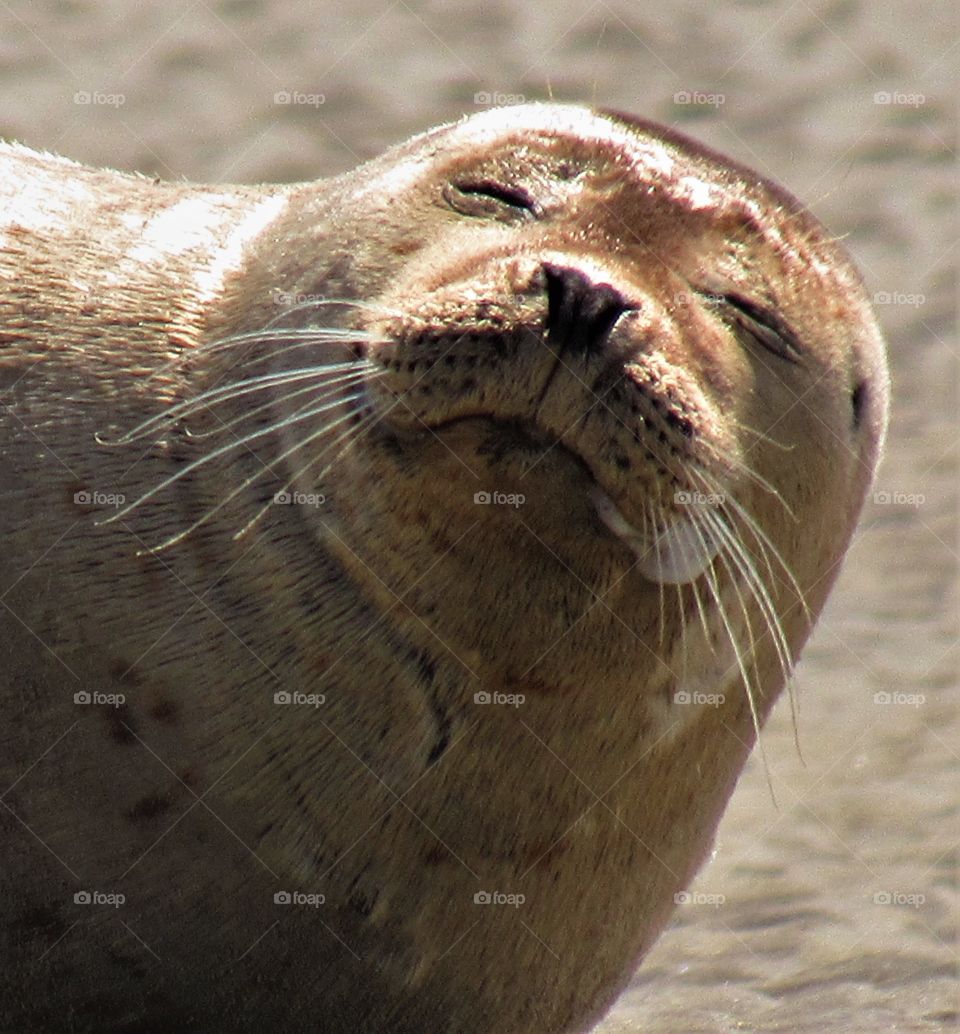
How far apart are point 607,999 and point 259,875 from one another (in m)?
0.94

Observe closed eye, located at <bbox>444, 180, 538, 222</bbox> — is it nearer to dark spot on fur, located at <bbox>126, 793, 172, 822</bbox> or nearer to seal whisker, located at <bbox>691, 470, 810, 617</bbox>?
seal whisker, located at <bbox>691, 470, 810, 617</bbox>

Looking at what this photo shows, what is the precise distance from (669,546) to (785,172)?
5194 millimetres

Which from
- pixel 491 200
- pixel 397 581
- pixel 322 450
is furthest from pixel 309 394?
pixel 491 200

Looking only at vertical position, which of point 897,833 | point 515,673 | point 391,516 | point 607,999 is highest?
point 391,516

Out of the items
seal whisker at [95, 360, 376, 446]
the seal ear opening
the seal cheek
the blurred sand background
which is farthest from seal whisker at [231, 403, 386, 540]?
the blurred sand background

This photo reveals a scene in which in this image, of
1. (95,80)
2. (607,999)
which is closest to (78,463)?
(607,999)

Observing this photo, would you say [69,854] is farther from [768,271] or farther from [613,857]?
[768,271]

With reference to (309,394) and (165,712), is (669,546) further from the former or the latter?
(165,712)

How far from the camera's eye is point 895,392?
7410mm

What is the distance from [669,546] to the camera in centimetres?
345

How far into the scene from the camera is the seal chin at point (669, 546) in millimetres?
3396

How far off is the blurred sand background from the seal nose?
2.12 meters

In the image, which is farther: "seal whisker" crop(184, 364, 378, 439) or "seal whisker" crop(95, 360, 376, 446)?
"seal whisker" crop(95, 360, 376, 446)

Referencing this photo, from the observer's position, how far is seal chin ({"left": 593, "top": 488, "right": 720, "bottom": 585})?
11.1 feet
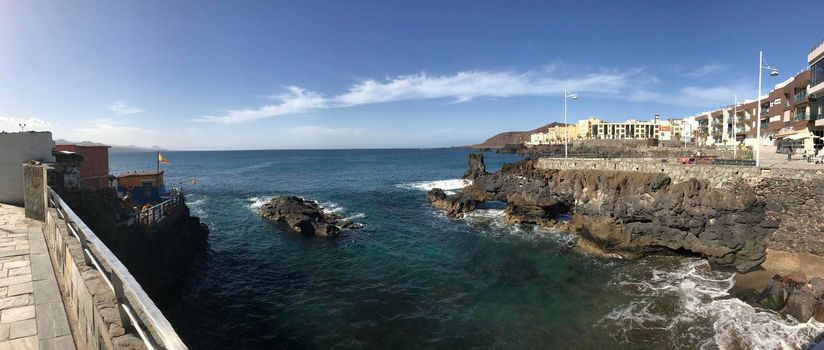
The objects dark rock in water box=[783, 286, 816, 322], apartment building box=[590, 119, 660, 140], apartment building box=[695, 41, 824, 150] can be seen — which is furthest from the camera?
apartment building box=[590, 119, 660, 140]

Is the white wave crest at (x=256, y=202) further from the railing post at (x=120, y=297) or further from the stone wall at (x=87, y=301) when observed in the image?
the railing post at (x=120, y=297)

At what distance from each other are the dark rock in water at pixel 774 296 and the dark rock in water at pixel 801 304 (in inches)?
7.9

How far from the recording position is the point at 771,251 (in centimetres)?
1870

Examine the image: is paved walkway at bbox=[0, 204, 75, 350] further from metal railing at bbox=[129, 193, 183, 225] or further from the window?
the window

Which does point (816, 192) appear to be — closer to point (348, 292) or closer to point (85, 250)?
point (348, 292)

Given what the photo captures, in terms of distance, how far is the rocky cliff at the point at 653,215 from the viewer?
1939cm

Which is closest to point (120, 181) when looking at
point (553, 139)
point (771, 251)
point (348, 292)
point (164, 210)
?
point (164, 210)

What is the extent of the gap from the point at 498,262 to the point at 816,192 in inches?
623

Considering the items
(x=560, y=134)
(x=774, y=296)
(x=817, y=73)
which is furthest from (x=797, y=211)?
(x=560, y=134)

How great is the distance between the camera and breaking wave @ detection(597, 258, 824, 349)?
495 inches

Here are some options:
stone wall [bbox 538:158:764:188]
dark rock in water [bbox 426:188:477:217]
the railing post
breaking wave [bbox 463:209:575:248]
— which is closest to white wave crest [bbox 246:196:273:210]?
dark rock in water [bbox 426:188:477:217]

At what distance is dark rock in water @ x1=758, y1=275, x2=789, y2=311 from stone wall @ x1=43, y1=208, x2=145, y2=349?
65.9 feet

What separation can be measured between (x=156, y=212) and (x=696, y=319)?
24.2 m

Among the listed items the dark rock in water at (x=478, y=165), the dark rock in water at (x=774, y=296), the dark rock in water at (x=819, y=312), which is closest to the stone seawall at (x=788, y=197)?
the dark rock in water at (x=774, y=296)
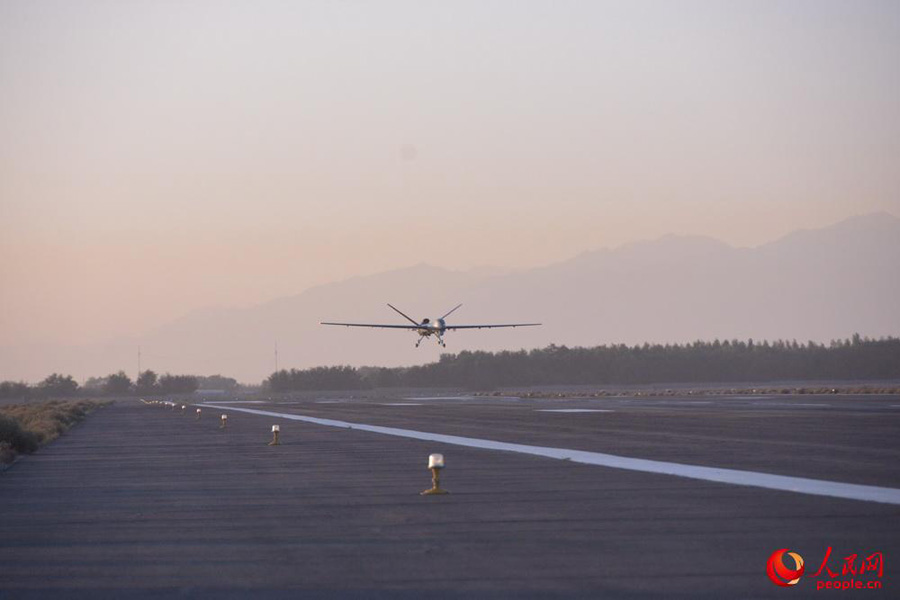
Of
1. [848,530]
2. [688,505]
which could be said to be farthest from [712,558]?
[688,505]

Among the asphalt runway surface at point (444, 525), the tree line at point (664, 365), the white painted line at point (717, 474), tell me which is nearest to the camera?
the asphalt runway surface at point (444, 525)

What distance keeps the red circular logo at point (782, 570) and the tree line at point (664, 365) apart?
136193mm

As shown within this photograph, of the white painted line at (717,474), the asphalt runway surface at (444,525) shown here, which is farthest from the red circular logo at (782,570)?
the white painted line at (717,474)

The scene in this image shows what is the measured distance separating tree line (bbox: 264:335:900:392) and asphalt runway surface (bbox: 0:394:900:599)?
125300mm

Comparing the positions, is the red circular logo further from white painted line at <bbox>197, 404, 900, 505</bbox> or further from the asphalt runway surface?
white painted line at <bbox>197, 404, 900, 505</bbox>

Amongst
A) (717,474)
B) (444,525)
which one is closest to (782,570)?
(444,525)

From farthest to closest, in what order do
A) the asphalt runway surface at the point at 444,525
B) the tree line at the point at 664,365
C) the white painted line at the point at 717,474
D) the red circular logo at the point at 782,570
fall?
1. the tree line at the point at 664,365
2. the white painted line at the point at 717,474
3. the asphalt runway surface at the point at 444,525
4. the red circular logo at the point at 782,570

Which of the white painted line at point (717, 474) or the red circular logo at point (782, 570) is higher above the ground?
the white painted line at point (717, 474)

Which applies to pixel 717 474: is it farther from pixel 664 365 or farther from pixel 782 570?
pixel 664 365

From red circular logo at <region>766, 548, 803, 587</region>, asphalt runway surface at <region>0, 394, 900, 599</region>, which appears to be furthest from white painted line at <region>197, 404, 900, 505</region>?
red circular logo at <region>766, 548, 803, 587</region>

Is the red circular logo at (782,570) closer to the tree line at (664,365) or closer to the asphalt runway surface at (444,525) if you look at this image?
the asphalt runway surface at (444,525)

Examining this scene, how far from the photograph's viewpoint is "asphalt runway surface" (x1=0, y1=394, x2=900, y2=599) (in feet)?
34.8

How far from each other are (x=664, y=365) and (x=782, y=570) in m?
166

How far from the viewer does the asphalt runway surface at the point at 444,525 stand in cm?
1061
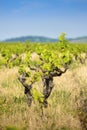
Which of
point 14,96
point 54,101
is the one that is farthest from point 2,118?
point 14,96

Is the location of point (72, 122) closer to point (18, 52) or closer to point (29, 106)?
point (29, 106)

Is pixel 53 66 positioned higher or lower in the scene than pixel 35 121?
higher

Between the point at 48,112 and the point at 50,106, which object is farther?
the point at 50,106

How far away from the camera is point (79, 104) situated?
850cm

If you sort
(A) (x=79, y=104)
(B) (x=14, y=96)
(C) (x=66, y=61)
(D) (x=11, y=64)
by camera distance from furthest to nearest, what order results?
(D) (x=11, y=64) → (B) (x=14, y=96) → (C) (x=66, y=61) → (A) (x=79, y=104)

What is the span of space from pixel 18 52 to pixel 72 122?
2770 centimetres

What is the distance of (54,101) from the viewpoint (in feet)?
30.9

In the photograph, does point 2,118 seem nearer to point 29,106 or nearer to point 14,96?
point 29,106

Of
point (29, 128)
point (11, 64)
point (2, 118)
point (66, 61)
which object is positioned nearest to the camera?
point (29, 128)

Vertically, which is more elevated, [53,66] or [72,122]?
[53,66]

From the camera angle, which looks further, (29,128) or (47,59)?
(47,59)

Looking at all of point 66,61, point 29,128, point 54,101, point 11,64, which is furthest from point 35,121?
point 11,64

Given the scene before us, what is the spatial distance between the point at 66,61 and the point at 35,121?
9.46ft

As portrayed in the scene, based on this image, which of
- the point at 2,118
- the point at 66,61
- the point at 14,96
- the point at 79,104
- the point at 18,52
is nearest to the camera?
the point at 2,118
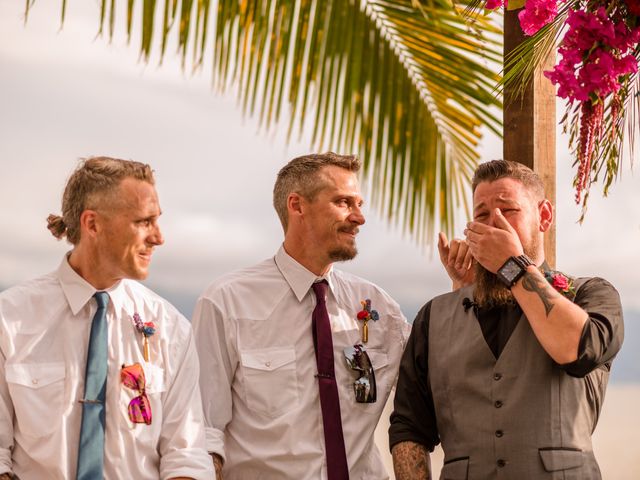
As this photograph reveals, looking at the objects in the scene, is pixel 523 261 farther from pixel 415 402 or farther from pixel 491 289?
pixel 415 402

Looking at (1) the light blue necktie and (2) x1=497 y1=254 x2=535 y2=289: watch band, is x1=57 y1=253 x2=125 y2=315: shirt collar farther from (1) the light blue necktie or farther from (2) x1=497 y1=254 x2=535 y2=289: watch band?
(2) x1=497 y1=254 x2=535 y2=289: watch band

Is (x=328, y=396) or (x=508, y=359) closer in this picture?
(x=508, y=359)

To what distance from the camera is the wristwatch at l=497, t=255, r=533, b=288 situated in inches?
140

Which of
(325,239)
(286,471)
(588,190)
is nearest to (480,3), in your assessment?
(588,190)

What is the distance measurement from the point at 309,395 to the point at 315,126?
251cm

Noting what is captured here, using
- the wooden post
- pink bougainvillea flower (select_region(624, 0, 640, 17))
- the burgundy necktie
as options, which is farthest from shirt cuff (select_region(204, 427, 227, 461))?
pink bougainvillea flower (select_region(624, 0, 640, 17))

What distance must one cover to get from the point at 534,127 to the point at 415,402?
++++++++
* [Aim]
Reproduce, character for character, the stretch of the records above from the line containing "What is the distance measurement" through the final line of the records, with both ends included.

* [Answer]
What is the distance measurement from the point at 309,395 to the point at 315,126?
251cm

Noting what is captured here, using
- the wooden post
- pink bougainvillea flower (select_region(624, 0, 640, 17))
- the burgundy necktie
as options, which is farthest from shirt cuff (select_region(204, 427, 227, 461))?
pink bougainvillea flower (select_region(624, 0, 640, 17))

What distance must one cover to get from the point at 534,127 to the point at 415,402?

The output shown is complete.